Si poteva pensare che la crisi da coronavirus fosse occasione del sorgere di nuove eguaglianze. Invece, e paradossalmente, potrebbe aprire la via a nuove forme di sottili – e nemmeno tanto – discriminazioni. Tutto nasce dall’art. 1, lettere a) e i), del Dpcm 26 aprile 2020.

La prima disposizione prevede come necessario, e quindi consentito, lo spostamento per incontrare i congiunti. Ai quali la lettera i) consente altresì la partecipazione alle cerimonie funebri.

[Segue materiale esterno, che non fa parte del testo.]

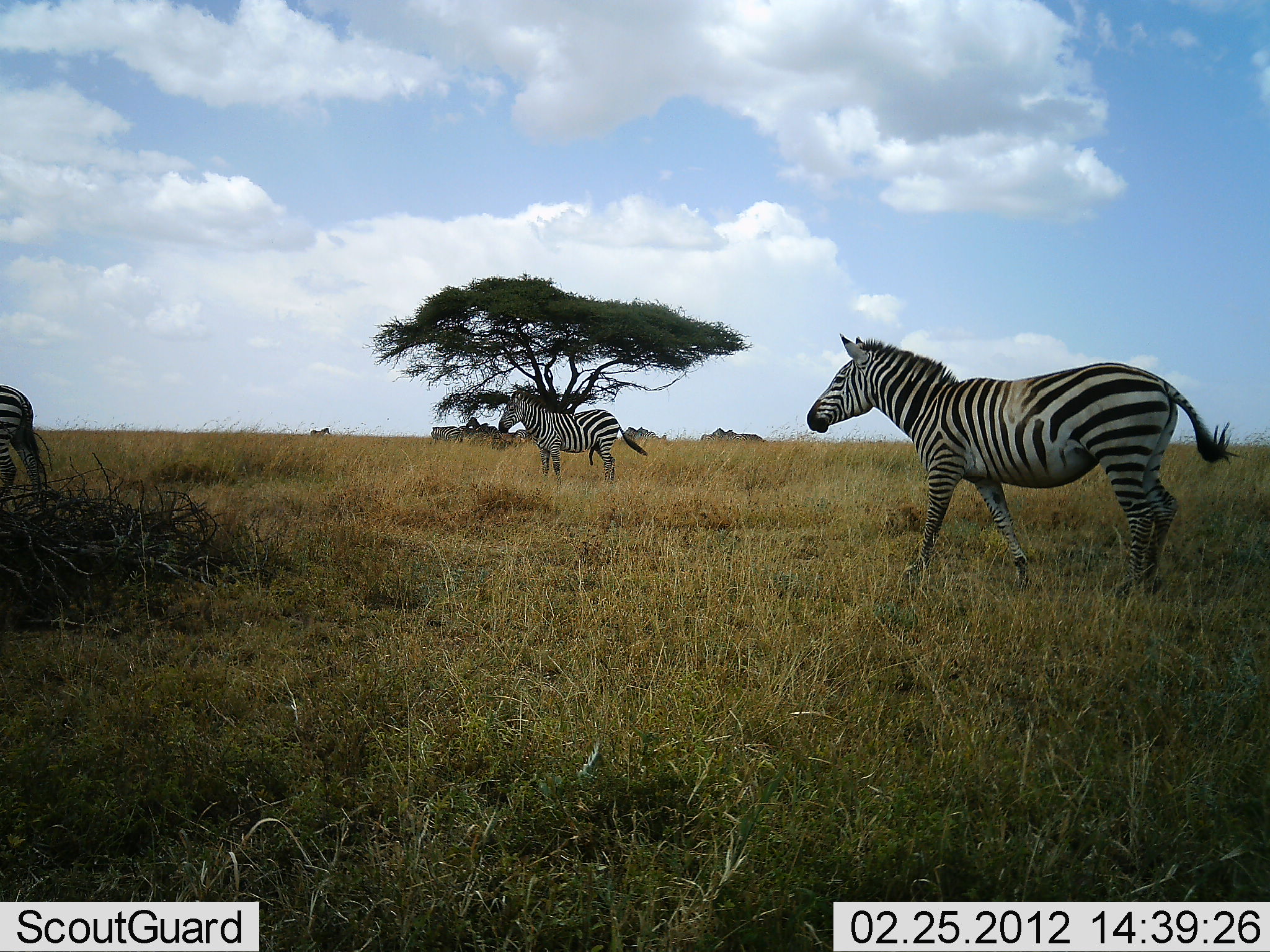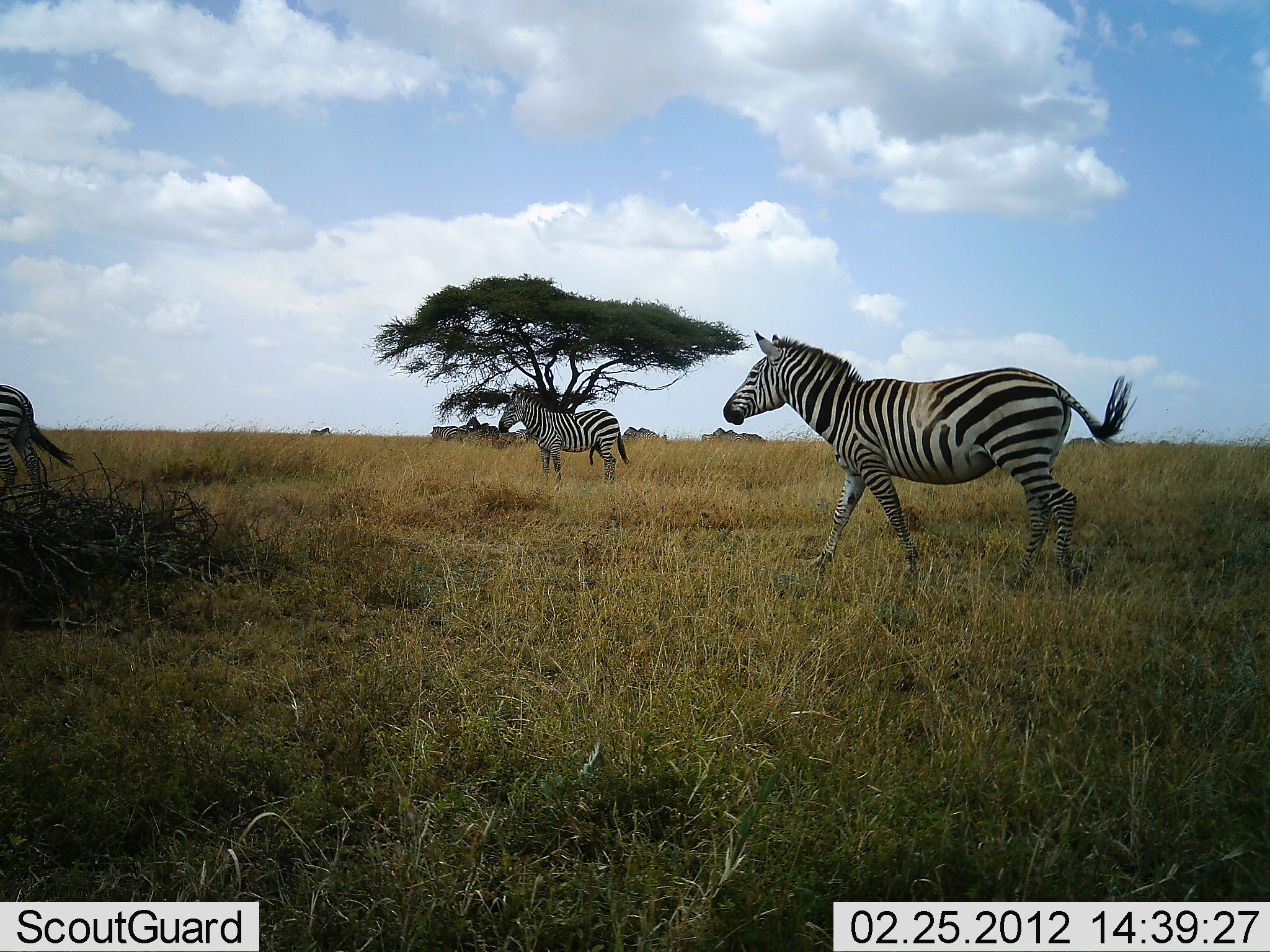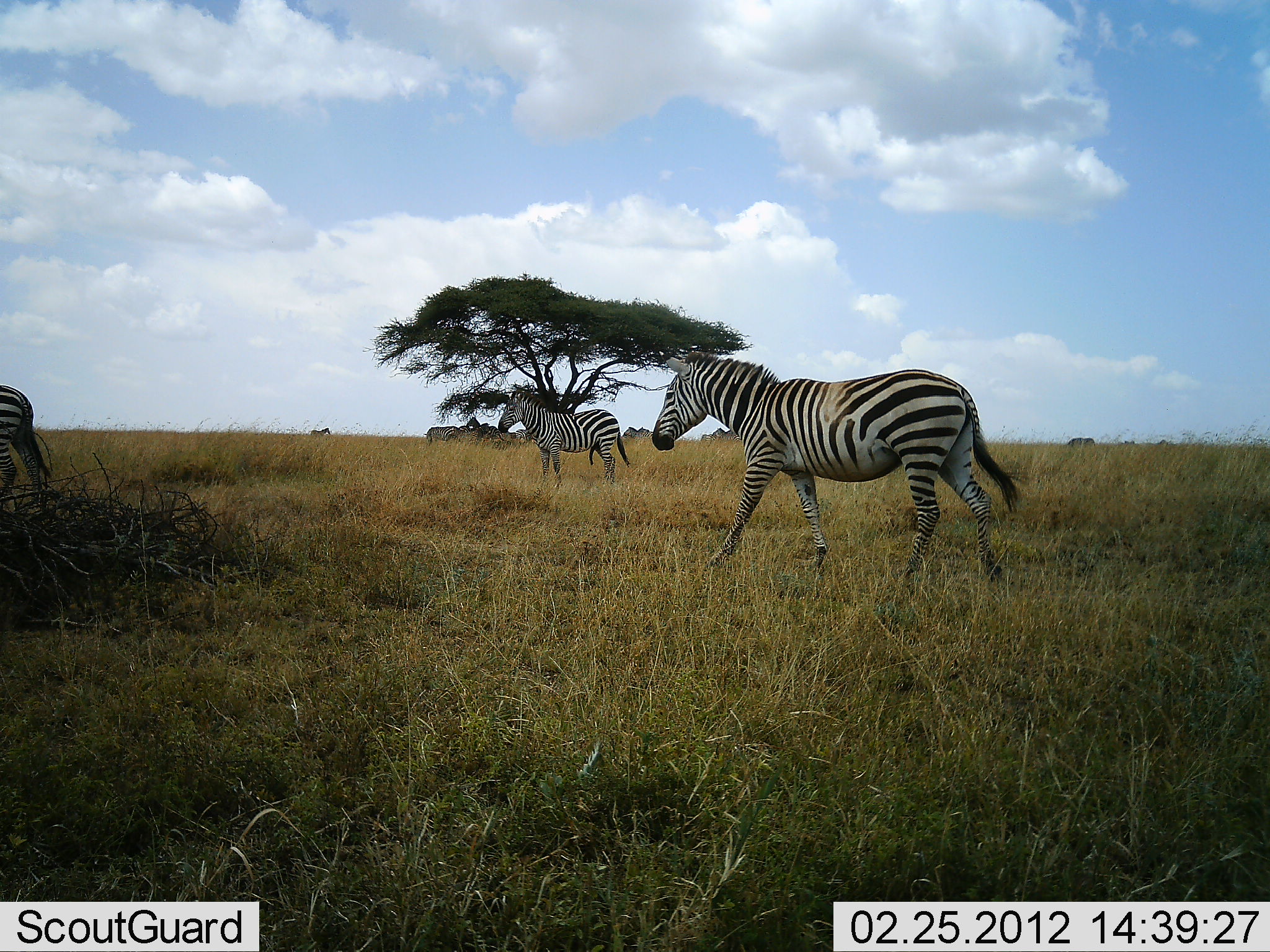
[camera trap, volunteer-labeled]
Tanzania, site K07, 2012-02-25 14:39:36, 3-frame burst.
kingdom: Animalia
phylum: Chordata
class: Mammalia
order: Perissodactyla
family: Equidae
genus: Equus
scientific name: Equus quagga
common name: plains zebra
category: zebra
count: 3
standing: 56%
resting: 0%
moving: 94%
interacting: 0%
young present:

Il punto è che nell’ordinamento giuridico troviamo coniugi, parenti, affini, ma non – salvo una menzione posta in altro contesto dall’art. 307 c.p. – il “congiunto”.

Chi è costui? Per l’interprete, può essere facile giungere al coniuge, che potremmo dire è tale per definizione. Si possono poi includere i parenti, in linea sia diretta che collaterale, e – con qualche margine di dubbio, gli affini, come definiti dagli artt. 74 e seguenti del codice civile.

Si aggiungono, altresì, le unioni civili tra persone del medesimo sesso, cui si applicano, per l’art. 1, co. 20, l. 76/2016, le «disposizioni che si riferiscono al matrimonio e le disposizioni contenenti le parole “coniuge”, “coniugi” o termini equivalenti». Se il coniuge è “congiunto”, lo è anche il partner nella unione civile.

Ma sembra che ci si debba fermare qui. Lo stesso art. 1, co. 20, esclude l’applicabilità di altre norme, non espressamente richiamate. Rimane fuori un mondo vasto: in parte le unioni civili, le famiglie di fatto, e tutto ciò che non rientra in un contesto di rapporti strutturati e definiti. Il termine “congiunto” può essere frutto di distrazione o sciatteria nel drafting del decreto. O forse di una consapevole ambiguità.

L’Italia è un paese forse non troppo bigotto, ma certo non abbastanza laico. La questione ci insegue fin da quando, con una infelice sentenza (138/2010), la Corte costituzionale decise di santificare il matrimonio ex codice civile del 1942, sancendone una insuperabile e intoccabile diversità rispetto a unioni di altro tipo.

Dice la Corte: «Questo significato del precetto costituzionale non può essere superato per via ermeneutica, perché non si tratterebbe di una semplice rilettura del sistema o di abbandonare una mera prassi interpretativa, bensì di procedere ad un’interpretazione creativa». Argomento debolissimo.

La pronuncia della Corte non era neutrale e solo in parte era temperata dal riconoscimento che tra le formazioni sociali ex art. 2 Cost. «è da annoverare anche l’unione omosessuale, intesa come stabile convivenza tra due persone dello stesso sesso, cui spetta il diritto fondamentale di vivere liberamente una condizione di coppia, ottenendone – nei tempi, nei modi e nei limiti stabiliti dalla legge – il riconoscimento giuridico con i connessi diritti e doveri».

Una battaglia mai davvero finita. Chi non ricorda la querelle sulla stepchild adoption e sui limiti della legge 76/2010? Senza particolari polemiche si potrà notare che la parte più retriva e integralista della Chiesa cattolica non ha mai metabolizzato l’innovazione, come oggi non accetta le pur timide aperture di Papa Bergoglio sui sacramenti ai divorziati, giungendo persino alcuni ambienti estremisti a qualificarlo eretico o apostata.

Abbiamo il tratto di una sorda battaglia di retroguardia nel Dpcm? Forse, perché da un punto di vista tecnico la scelta fatta non rispetta i canoni della precauzione e della proporzionalità.

La natura del rapporto tra le persone non influisce in alcun modo sulla misura del rischio. Nulla cambia se le medesime cautele (distanze, assembramenti, etc.) sono prescritte per parenti, conviventi, fidanzati, amici. Pare che nelle ultime ore fonti di Palazzo Chigi suggeriscano una lettura estensiva volta a comprendere fidanzati e affetti variamente assortiti. Benissimo. Ma un chiarimento formale si impone. Per l’apparato sanzionatorio in atto, non possiamo certo affidarci ai buoni sentimenti.

Forse stiamo andando oltre il ragionevole nella ricerca di confini da stabilire e perimetri da difendere. La qualità di fidanzati o di affetti legittimati all’incontro può essere difficile da verificare. Quid juris poi per i partner inconfessabili? Speriamo, infine, che nessun governatore consideri la materia affidata alla potestà regionale residuale ai sensi dell’art. 117 della Costituzione.